◆ **Set of tasks**
1 – Summarize the movie review in two sentences.
2 – Extend the movie review with one more paragraph that picks up after its final sentence.
[START Article]
It's reminiscent of August 1995, when photographer Larry Clark's "Kids" presented a five-alarm nightmare of urban teens raping, bludgeoning, spreading AIDS, and just existing in a general state of foulness whose cause was unspecified. It wasn't a report of youth in revolt. It was delinquency as a matter of fact.

As art, "Kids" was powerful -- the images lingered, and a deep fissure was created between boys' perception of sex and girls' knowledge of its risks. And it was creepy: Clark's camera didn't flinch at anything. So if you haven't seen "Kids" in a few years, the sight of girls doing nitrous oxide and fooling around with each other in "Thirteen" might make Clark's film seem quaint. Not so. It's still a brutal affair.

"Thirteen" has the temerity to show a girl falling apart, and while it locates a change in Tracy, the movie doesn't risk true tragedy because it has to emerge from the other side of its adolescent horror to tell you that everything can be fine for your kids. Some would argue that Tracy's violent identity crisis is tragedy enough. Still, no lambs are led to slaughter, no martyrs made. The film is less a passion play than a knowing school production hooked up to an amp.
[END Article]
[START Dataset excerpts]
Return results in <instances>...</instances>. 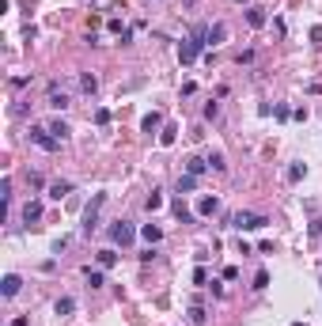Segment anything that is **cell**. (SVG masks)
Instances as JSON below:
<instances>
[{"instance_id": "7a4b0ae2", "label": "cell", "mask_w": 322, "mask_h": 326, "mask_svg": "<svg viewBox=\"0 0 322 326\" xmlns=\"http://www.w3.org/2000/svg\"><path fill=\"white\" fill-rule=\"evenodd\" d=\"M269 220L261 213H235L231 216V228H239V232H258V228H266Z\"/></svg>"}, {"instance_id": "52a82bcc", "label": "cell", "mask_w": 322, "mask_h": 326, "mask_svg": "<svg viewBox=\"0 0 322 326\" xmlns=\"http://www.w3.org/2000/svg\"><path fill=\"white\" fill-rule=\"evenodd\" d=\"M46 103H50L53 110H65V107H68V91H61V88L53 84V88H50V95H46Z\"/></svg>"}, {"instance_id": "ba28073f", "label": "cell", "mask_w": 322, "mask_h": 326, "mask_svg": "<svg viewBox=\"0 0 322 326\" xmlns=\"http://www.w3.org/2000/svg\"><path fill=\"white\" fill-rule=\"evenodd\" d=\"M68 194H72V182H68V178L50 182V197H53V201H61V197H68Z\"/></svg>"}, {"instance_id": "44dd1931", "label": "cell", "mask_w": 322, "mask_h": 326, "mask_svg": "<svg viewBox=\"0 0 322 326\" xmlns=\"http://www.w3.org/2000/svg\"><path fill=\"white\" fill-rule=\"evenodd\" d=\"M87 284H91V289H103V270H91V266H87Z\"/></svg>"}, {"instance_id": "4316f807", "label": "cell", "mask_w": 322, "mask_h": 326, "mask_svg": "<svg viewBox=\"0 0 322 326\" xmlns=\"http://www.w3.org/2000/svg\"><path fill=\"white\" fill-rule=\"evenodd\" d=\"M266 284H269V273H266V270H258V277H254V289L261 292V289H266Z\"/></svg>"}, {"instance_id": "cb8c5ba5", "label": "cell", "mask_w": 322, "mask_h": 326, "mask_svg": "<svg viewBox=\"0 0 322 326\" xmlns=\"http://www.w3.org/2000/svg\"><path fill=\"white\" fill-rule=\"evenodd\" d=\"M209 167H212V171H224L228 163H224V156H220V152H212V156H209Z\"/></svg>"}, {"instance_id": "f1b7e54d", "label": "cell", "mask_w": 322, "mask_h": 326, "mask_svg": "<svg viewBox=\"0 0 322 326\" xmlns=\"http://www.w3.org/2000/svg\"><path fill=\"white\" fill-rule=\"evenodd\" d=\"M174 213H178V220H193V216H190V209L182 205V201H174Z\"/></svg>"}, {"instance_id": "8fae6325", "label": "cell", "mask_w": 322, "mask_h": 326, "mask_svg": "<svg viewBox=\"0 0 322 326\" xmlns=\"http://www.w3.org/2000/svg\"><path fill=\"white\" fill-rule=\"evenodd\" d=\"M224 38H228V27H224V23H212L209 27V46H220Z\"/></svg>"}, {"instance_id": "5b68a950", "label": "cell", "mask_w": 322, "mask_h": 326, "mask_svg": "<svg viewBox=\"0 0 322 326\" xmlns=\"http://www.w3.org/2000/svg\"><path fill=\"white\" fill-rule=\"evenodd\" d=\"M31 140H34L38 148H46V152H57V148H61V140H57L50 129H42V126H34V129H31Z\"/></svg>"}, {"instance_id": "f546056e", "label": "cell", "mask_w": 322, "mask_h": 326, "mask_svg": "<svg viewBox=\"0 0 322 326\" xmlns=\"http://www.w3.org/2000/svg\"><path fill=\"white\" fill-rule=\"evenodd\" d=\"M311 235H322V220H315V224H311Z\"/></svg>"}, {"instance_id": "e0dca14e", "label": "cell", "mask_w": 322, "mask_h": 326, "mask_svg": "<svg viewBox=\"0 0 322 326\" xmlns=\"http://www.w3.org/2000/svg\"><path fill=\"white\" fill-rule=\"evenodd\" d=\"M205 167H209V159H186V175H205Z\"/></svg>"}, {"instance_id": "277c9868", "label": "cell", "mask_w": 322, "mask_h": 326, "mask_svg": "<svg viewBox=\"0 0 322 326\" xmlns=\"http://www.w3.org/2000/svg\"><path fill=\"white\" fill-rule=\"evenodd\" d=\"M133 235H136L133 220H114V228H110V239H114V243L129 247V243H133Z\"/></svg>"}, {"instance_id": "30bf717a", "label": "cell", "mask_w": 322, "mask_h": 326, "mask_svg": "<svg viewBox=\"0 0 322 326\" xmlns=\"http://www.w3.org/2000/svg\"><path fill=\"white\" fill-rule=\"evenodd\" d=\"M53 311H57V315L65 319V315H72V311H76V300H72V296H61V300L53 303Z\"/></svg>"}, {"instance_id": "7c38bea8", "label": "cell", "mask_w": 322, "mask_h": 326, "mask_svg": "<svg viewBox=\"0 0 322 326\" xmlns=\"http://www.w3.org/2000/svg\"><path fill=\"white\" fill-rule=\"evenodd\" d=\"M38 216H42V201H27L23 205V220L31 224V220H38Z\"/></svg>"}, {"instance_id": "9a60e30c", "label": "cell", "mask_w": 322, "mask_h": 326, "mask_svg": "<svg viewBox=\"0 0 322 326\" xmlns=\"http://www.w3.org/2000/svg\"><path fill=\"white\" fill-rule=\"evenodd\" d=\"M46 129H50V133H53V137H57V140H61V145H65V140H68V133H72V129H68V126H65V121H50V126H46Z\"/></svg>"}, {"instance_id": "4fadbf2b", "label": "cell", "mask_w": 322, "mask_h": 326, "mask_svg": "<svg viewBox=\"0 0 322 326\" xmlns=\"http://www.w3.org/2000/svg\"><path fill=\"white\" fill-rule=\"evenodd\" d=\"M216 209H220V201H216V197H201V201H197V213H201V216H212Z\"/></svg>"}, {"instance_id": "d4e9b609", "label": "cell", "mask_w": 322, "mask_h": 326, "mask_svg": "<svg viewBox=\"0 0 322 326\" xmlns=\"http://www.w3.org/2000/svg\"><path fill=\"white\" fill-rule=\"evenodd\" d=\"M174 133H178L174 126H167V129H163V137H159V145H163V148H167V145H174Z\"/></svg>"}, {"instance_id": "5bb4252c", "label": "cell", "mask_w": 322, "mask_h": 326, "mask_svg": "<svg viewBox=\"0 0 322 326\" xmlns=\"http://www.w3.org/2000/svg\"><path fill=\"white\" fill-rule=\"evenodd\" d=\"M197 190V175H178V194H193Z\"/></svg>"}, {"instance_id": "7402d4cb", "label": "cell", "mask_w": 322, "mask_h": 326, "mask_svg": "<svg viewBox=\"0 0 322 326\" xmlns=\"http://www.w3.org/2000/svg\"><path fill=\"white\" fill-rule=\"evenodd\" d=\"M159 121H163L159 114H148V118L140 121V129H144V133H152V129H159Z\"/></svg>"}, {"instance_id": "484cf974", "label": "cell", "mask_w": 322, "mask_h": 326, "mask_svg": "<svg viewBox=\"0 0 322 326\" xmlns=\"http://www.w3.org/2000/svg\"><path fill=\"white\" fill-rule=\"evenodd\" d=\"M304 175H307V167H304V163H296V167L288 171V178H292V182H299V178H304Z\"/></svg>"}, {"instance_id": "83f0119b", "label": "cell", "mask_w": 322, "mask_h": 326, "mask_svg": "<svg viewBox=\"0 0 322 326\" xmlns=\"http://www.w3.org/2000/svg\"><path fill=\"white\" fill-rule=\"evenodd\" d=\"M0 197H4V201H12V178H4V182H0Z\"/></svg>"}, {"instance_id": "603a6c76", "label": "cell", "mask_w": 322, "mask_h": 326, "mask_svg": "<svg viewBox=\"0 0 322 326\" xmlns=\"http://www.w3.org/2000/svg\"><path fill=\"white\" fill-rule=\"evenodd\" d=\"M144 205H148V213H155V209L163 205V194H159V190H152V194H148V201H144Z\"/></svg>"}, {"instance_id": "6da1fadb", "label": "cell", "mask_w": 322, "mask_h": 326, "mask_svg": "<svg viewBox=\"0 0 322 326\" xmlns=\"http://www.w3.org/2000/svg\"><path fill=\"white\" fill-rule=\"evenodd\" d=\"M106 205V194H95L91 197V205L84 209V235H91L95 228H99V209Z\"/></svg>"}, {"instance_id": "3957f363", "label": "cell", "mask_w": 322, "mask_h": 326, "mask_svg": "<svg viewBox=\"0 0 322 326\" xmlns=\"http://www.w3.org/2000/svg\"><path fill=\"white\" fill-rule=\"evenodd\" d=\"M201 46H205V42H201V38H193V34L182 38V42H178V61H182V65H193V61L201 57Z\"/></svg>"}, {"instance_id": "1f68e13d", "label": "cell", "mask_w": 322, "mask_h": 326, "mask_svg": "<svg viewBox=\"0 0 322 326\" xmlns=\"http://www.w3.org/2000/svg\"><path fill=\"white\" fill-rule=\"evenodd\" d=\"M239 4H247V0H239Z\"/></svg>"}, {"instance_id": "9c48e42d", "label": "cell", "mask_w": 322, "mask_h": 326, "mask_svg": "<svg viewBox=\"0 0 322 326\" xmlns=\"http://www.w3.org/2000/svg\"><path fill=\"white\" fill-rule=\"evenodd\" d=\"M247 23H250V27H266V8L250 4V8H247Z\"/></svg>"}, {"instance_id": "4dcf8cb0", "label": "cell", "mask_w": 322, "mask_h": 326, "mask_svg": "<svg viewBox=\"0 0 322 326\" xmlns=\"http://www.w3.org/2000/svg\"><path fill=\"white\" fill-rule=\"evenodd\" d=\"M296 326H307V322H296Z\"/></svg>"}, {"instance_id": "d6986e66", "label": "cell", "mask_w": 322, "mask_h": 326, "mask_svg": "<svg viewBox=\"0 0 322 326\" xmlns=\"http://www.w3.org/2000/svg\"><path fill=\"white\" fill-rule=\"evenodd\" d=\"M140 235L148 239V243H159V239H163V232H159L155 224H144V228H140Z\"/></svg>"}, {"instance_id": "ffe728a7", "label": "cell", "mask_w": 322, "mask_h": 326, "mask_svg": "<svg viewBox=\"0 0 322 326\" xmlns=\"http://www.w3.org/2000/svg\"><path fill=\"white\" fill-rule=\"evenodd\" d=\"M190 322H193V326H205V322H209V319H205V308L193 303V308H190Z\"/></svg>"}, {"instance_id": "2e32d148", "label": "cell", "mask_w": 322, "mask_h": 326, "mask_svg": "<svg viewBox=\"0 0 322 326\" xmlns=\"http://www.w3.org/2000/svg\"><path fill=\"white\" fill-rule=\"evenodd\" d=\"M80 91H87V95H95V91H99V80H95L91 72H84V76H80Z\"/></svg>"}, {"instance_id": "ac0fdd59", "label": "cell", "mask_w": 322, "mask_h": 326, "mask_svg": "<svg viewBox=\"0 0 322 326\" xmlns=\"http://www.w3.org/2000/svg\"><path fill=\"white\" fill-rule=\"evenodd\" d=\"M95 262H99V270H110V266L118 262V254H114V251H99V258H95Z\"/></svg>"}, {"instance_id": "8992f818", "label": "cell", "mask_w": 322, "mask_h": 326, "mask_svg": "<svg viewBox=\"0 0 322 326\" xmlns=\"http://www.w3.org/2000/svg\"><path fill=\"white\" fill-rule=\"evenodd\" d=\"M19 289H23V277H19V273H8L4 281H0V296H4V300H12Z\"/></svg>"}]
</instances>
[END Dataset excerpts]
◆ **Results of the tasks**
1 – The review compares "Thirteen" with Larry Clark's 1995 film "Kids," which showed urban teens in an unexplained state of foulness and which remains a powerful and brutal work, even beside the newer film's scenes of girls doing nitrous oxide. "Thirteen" shows a girl, Tracy, falling apart, but it avoids true tragedy by emerging to say that everything can be fine for your kids, so it is less a passion play than a knowing school production hooked up to an amp.

2 –
"Kids" is more devastating as art that makes you draw your own conclusions. Clark was in his early 40s when he directed the movie from a script by Harmony Korine, who was 19 at the time. Korine was a skater in New York's Washington Square Park, and it was his idea to cast his friends.

Hardwicke wrote "Thirteen" with Nikki Reed, who, at the time, was the film's eponymous age. Hardwicke spent most of her film career as a production designer and was a friend of Reed's family. The girl dictated, while the woman shaped the story and cast her in the role of Evie, the terror who puts Tracy under her spell.

But is "Thirteen" the new "Kids"? Yes and no. "Kids" is apocalyptic, where "Thirteen" is not.

Both movies take visual-media culture for granted, but neither uses popular culture as a scapegoat. "Kids" exists in a vacuum of pessimism and blamelessness. There's a scene in which its two monsters, Telly (Leo Fitzpatrick) and Casper (Justin Pierce), go to Telly's apartment, where he asks his mother for money after he's already stolen from her. Afterward the camera lingers on her face long enough to know there's no saving the world from her son, or her son from himself.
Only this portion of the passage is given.